TAKE does not any variable checking, so if you use the same name for parameter and a regular variable, it takes the same place, i.e. TAKE overwrites the global variable...

PUSH and POP helps to simulate local variables for recursion. PUSH just store the values of given variables somewhere to the LIFO structure (on the stack in fact), POP takes the values from the same structure (i.e. from the stack) and assigned them back to the variables. Caution: it works only with scalar int variables (no arrays, no strings) and the orders of POP must be reversed (remember: LIFO!). So PUSH a,b,c needs POP c,b,a

print fn(factorial,5)

factorial: take fact
    if fact=1 then return 1
    push fact
    temp = fn(factorial,fact-1)
    pop fact
    return temp*fact

RETURN expr;var[,var...]

A syntactic sugar for the case you need compute some return value and THEN pop some variables. Good for tail recursion.

factorial: take fact
    if fact=1 then return 1
    push fact
    return fact*fn(factorial,fact-1);fact

TAKE p[,p2];var[,var...]

If you want to PUSH some variables PRIOR to taking a value, use this syntax.

factorial: take fact;fact
   if fact=1 then return 1;fact
   return fn(factorial,fact-1)*fact;fact

Or with more sugar:

DEF FN factorial

factorial: take fact;fact
    if fact=1 then return 1;fact
    return factorial(fact-1)*fact;fact

Example

CALL label,par

CALL label,par1,par2

Like FN(label,par) or FN(label,par1,par2), but drops the return value and acts just like a command. Useful when you need just to invoke a function with parameters, but ignore the result.

DEF FN funcLabel

It's a syntactic sugar again. If you annotate function with DEF FN on the beginning of a source code, you can use the function name without FN(funcLabel,...), just directly like funcLabel(...)
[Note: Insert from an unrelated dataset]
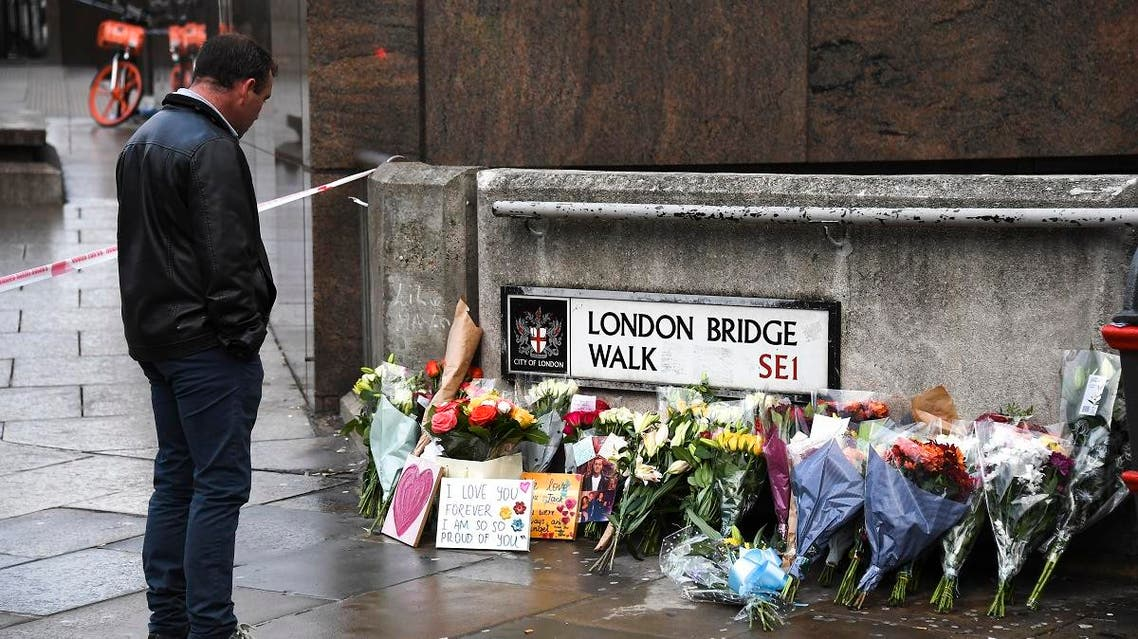 Flowers and a pictures are left in memory of Jack Merritt, who is the first victim to be named following Friday's terror attack on London Bridge in London, on December 1, 2019. (AP)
So you can use both of those variants:

PRINT fn(factorial,5)

or

DEF FN factorial
...
PRINT factorial(5)

Example

DEF PROC funcLabel

Another sugar for you. If you annotate function with DEF PROC on the beginning of a source code, you can use the function name as a procedure without CALL funcLabel,..., just directly like funcLabel par[,par]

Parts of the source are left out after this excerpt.